I was just watching Senator Ted Cruz’s floor speech in
opposition to the atrocious immigration bill and took note of a remarkable
exchange between Senators Cruz and Chuck Schumer, the New York Democrat and
mastermind of the legislation. The short YouTube video is worth your time
(Schumer interrupts about a minute in).
Cruz pointed out that the hefty 1,200-page Corker-Hoeven
Amendment was dropped like a stealth bomb late Friday with supporters now
pushing for an immediate vote when it is perfectly obvious that no one could
possibly have read, studied and analyzed the proposal. As if it were a defense,
Schumer insisted that of the 1,200 pages “only” 100 pages are new, and that
certainly a senator should be able to read “only” 100 pages of “important
legislation” over a weekend.
* Mr. McCarthy wrote this article and NRO published it on
Monday, prior to the vote, prior to the bill's passage.
Let’s pretend Schumer is correct. (Even though he’s not;
Senator Corker says it is actually 119 new pages.) When a bill is amended in a
sneaky manner, as this one has been, no responsible senator could just read 100
new pages. The amendments are interspersed throughout the bill — it’s not like
you could sit and read them as a unit, even if you had the time[!] Since the
proponents are clearly trying to pull a fast one, prudence, as Senator Cruz
pointed out, would dictate rereading every line of text, old and new, to search
for insertions — and, indeed, news reports indicate that numerous new buy-offs
and pot-sweeteners have been inserted.
* We've covered some already here over the past few days.
But there is a larger point: no “important legislation”
should be 100 pages long, much less 1,200 [pages].
The United States Constitution is about 4,500 words long - outfits like Cato and Heritage publish it in small pamphlets that can be read
in a few minutes.
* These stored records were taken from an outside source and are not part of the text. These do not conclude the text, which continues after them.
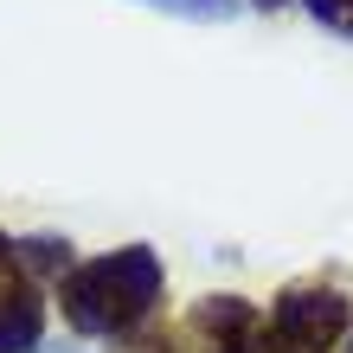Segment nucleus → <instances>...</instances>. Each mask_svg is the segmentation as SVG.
<instances>
[{
	"instance_id": "1",
	"label": "nucleus",
	"mask_w": 353,
	"mask_h": 353,
	"mask_svg": "<svg viewBox=\"0 0 353 353\" xmlns=\"http://www.w3.org/2000/svg\"><path fill=\"white\" fill-rule=\"evenodd\" d=\"M161 296V270H154V251H129L116 257H97L84 270H71L65 283V315L84 327V334H122L135 315H148V302Z\"/></svg>"
},
{
	"instance_id": "2",
	"label": "nucleus",
	"mask_w": 353,
	"mask_h": 353,
	"mask_svg": "<svg viewBox=\"0 0 353 353\" xmlns=\"http://www.w3.org/2000/svg\"><path fill=\"white\" fill-rule=\"evenodd\" d=\"M276 327H283L289 347L321 353L347 327V296H334V289H289V296L276 302Z\"/></svg>"
},
{
	"instance_id": "3",
	"label": "nucleus",
	"mask_w": 353,
	"mask_h": 353,
	"mask_svg": "<svg viewBox=\"0 0 353 353\" xmlns=\"http://www.w3.org/2000/svg\"><path fill=\"white\" fill-rule=\"evenodd\" d=\"M39 327H46V308L32 289H0V353H32Z\"/></svg>"
},
{
	"instance_id": "4",
	"label": "nucleus",
	"mask_w": 353,
	"mask_h": 353,
	"mask_svg": "<svg viewBox=\"0 0 353 353\" xmlns=\"http://www.w3.org/2000/svg\"><path fill=\"white\" fill-rule=\"evenodd\" d=\"M19 257L39 263V270H71V251H58V238H26V244H19Z\"/></svg>"
},
{
	"instance_id": "5",
	"label": "nucleus",
	"mask_w": 353,
	"mask_h": 353,
	"mask_svg": "<svg viewBox=\"0 0 353 353\" xmlns=\"http://www.w3.org/2000/svg\"><path fill=\"white\" fill-rule=\"evenodd\" d=\"M308 7H315V19H327V26L353 32V0H308Z\"/></svg>"
},
{
	"instance_id": "6",
	"label": "nucleus",
	"mask_w": 353,
	"mask_h": 353,
	"mask_svg": "<svg viewBox=\"0 0 353 353\" xmlns=\"http://www.w3.org/2000/svg\"><path fill=\"white\" fill-rule=\"evenodd\" d=\"M0 257H7V238H0Z\"/></svg>"
},
{
	"instance_id": "7",
	"label": "nucleus",
	"mask_w": 353,
	"mask_h": 353,
	"mask_svg": "<svg viewBox=\"0 0 353 353\" xmlns=\"http://www.w3.org/2000/svg\"><path fill=\"white\" fill-rule=\"evenodd\" d=\"M263 7H276V0H263Z\"/></svg>"
}]
</instances>
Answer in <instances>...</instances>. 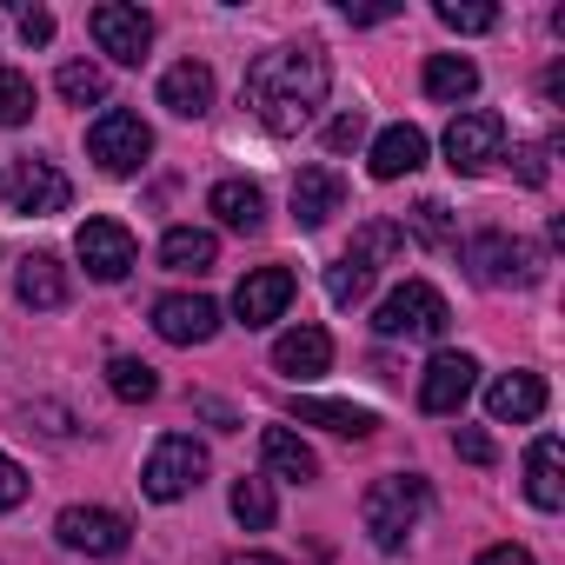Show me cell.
I'll return each instance as SVG.
<instances>
[{
  "instance_id": "obj_33",
  "label": "cell",
  "mask_w": 565,
  "mask_h": 565,
  "mask_svg": "<svg viewBox=\"0 0 565 565\" xmlns=\"http://www.w3.org/2000/svg\"><path fill=\"white\" fill-rule=\"evenodd\" d=\"M439 28H452V34H492L499 8H486V0H439Z\"/></svg>"
},
{
  "instance_id": "obj_30",
  "label": "cell",
  "mask_w": 565,
  "mask_h": 565,
  "mask_svg": "<svg viewBox=\"0 0 565 565\" xmlns=\"http://www.w3.org/2000/svg\"><path fill=\"white\" fill-rule=\"evenodd\" d=\"M353 259H366L373 273L386 266V259H399L406 253V226H393V220H366L360 233H353V246H347Z\"/></svg>"
},
{
  "instance_id": "obj_36",
  "label": "cell",
  "mask_w": 565,
  "mask_h": 565,
  "mask_svg": "<svg viewBox=\"0 0 565 565\" xmlns=\"http://www.w3.org/2000/svg\"><path fill=\"white\" fill-rule=\"evenodd\" d=\"M360 140H366V120H360V114H340V120L327 127V147H333V153H353Z\"/></svg>"
},
{
  "instance_id": "obj_41",
  "label": "cell",
  "mask_w": 565,
  "mask_h": 565,
  "mask_svg": "<svg viewBox=\"0 0 565 565\" xmlns=\"http://www.w3.org/2000/svg\"><path fill=\"white\" fill-rule=\"evenodd\" d=\"M512 160H519V180H525V186H545V153H539V147H519Z\"/></svg>"
},
{
  "instance_id": "obj_12",
  "label": "cell",
  "mask_w": 565,
  "mask_h": 565,
  "mask_svg": "<svg viewBox=\"0 0 565 565\" xmlns=\"http://www.w3.org/2000/svg\"><path fill=\"white\" fill-rule=\"evenodd\" d=\"M294 266H253L246 279H239V294H233V313H239V327H273L279 313L294 307Z\"/></svg>"
},
{
  "instance_id": "obj_17",
  "label": "cell",
  "mask_w": 565,
  "mask_h": 565,
  "mask_svg": "<svg viewBox=\"0 0 565 565\" xmlns=\"http://www.w3.org/2000/svg\"><path fill=\"white\" fill-rule=\"evenodd\" d=\"M160 107L180 114V120L213 114V67H206V61H180V67H167V74H160Z\"/></svg>"
},
{
  "instance_id": "obj_14",
  "label": "cell",
  "mask_w": 565,
  "mask_h": 565,
  "mask_svg": "<svg viewBox=\"0 0 565 565\" xmlns=\"http://www.w3.org/2000/svg\"><path fill=\"white\" fill-rule=\"evenodd\" d=\"M479 386V360L472 353H433L419 373V406L426 413H459Z\"/></svg>"
},
{
  "instance_id": "obj_44",
  "label": "cell",
  "mask_w": 565,
  "mask_h": 565,
  "mask_svg": "<svg viewBox=\"0 0 565 565\" xmlns=\"http://www.w3.org/2000/svg\"><path fill=\"white\" fill-rule=\"evenodd\" d=\"M226 565H287V558H273V552H233Z\"/></svg>"
},
{
  "instance_id": "obj_32",
  "label": "cell",
  "mask_w": 565,
  "mask_h": 565,
  "mask_svg": "<svg viewBox=\"0 0 565 565\" xmlns=\"http://www.w3.org/2000/svg\"><path fill=\"white\" fill-rule=\"evenodd\" d=\"M34 120V81L21 67H0V127H28Z\"/></svg>"
},
{
  "instance_id": "obj_11",
  "label": "cell",
  "mask_w": 565,
  "mask_h": 565,
  "mask_svg": "<svg viewBox=\"0 0 565 565\" xmlns=\"http://www.w3.org/2000/svg\"><path fill=\"white\" fill-rule=\"evenodd\" d=\"M466 259H472V273L486 279V287H532L539 279V246L505 239V233H479L466 246Z\"/></svg>"
},
{
  "instance_id": "obj_43",
  "label": "cell",
  "mask_w": 565,
  "mask_h": 565,
  "mask_svg": "<svg viewBox=\"0 0 565 565\" xmlns=\"http://www.w3.org/2000/svg\"><path fill=\"white\" fill-rule=\"evenodd\" d=\"M393 14H399V8H347L353 28H373V21H393Z\"/></svg>"
},
{
  "instance_id": "obj_8",
  "label": "cell",
  "mask_w": 565,
  "mask_h": 565,
  "mask_svg": "<svg viewBox=\"0 0 565 565\" xmlns=\"http://www.w3.org/2000/svg\"><path fill=\"white\" fill-rule=\"evenodd\" d=\"M87 28H94L100 54L120 61V67H140L147 47H153V14L147 8H127V0H100V8L87 14Z\"/></svg>"
},
{
  "instance_id": "obj_9",
  "label": "cell",
  "mask_w": 565,
  "mask_h": 565,
  "mask_svg": "<svg viewBox=\"0 0 565 565\" xmlns=\"http://www.w3.org/2000/svg\"><path fill=\"white\" fill-rule=\"evenodd\" d=\"M74 253H81V266H87V279H100V287H114V279H127L134 273V259H140V246H134V233L120 226V220H87L81 233H74Z\"/></svg>"
},
{
  "instance_id": "obj_2",
  "label": "cell",
  "mask_w": 565,
  "mask_h": 565,
  "mask_svg": "<svg viewBox=\"0 0 565 565\" xmlns=\"http://www.w3.org/2000/svg\"><path fill=\"white\" fill-rule=\"evenodd\" d=\"M426 505H433V486H426L419 472H393V479H373V486H366L360 519H366V532H373L380 552H399L406 532L426 519Z\"/></svg>"
},
{
  "instance_id": "obj_38",
  "label": "cell",
  "mask_w": 565,
  "mask_h": 565,
  "mask_svg": "<svg viewBox=\"0 0 565 565\" xmlns=\"http://www.w3.org/2000/svg\"><path fill=\"white\" fill-rule=\"evenodd\" d=\"M21 41L28 47H47L54 41V14L47 8H21Z\"/></svg>"
},
{
  "instance_id": "obj_10",
  "label": "cell",
  "mask_w": 565,
  "mask_h": 565,
  "mask_svg": "<svg viewBox=\"0 0 565 565\" xmlns=\"http://www.w3.org/2000/svg\"><path fill=\"white\" fill-rule=\"evenodd\" d=\"M54 539H61L67 552H87V558H114V552H127L134 525H127L120 512H107V505H67V512L54 519Z\"/></svg>"
},
{
  "instance_id": "obj_35",
  "label": "cell",
  "mask_w": 565,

Nowadays, not only are the bills so gargantuan that no one
could conceivably master them and predict their consequences; each page
produces even more pages of regulations. They can’t even be lifted, much less
digested.
* My friends... I truly believe that no law which hasn't
(couldn't have been) read and understood by those voting on it can reasonably
considered valid within Constitutional constricts. More on this later...
You cannot have a functioning democratic republic when
the laws are so voluminous no one can know what the law is. And that is
especially the case when (a) the rationale for passing new laws - according to
“reform” proponents like Senator Marco Rubio and Rep. Paul Ryan - is that we
don’t enforce the laws currently on the books; (b) key parts of legislation
consist of commitments to do what previously enacted law already commands; and
(c) the president, notwithstanding his oath to take care that the laws are
faithfully executed, claims the power to refrain from enforcing whatever laws
he disapproves of.
Washington has made a farce of the legislative process
and of the once proud boast that we are ”a nation of laws not men.”
In his excellent little book "A Matter of
Interpretation," Justice Antonin Scalia recalls that the Emperor Nero
would post edicts high up on the pillars — it was a pretense of having the rule
of law that barely camouflaged the reality of arbitrary and tyrannical
enforcement.
That is what we have now.
It is what happens when a government gets so big no one
any longer recognizes either the limits or why it is essential to have limits.
Whatever the merits of the legislation (and who can say
with confidence what they are?), the senate process alone is reason enough to
vote against it.
* Agreed!
The World’s greatest deliberative body? It is astounding
that any lawmaker could vote for this beast and still call himself a
conservative supporter of limited government.
** And now... back to my claim that "no law which
hasn't (couldn't have been) read and understood by those voting on it can
reasonably considered valid within Constitutional constricts."
I base this claim not only upon simple common sense and
Republican principles, but upon my reading of Article 1, Section 7 of the
Constitution of the United States, which demands:
"Every Bill which shall have passed the House of Representatives and the Senate, shall, before it become a Law, be presented to the President of the United States: If he approve he shall sign it, but if not he shall return it, with his Objections to that House in which it shall have originated, who shall enter the Objections at large on their Journal, and proceed to reconsider it. If after such Reconsideration two thirds of that House shall agree to pass the Bill, it shall be sent, together with the Objections, to the other House, by which it shall likewise be reconsidered, and if approved by two thirds of that House, it shall become a Law."
Notice the word "reconsider" as it applies to
an attempt to override a Presidential Veto.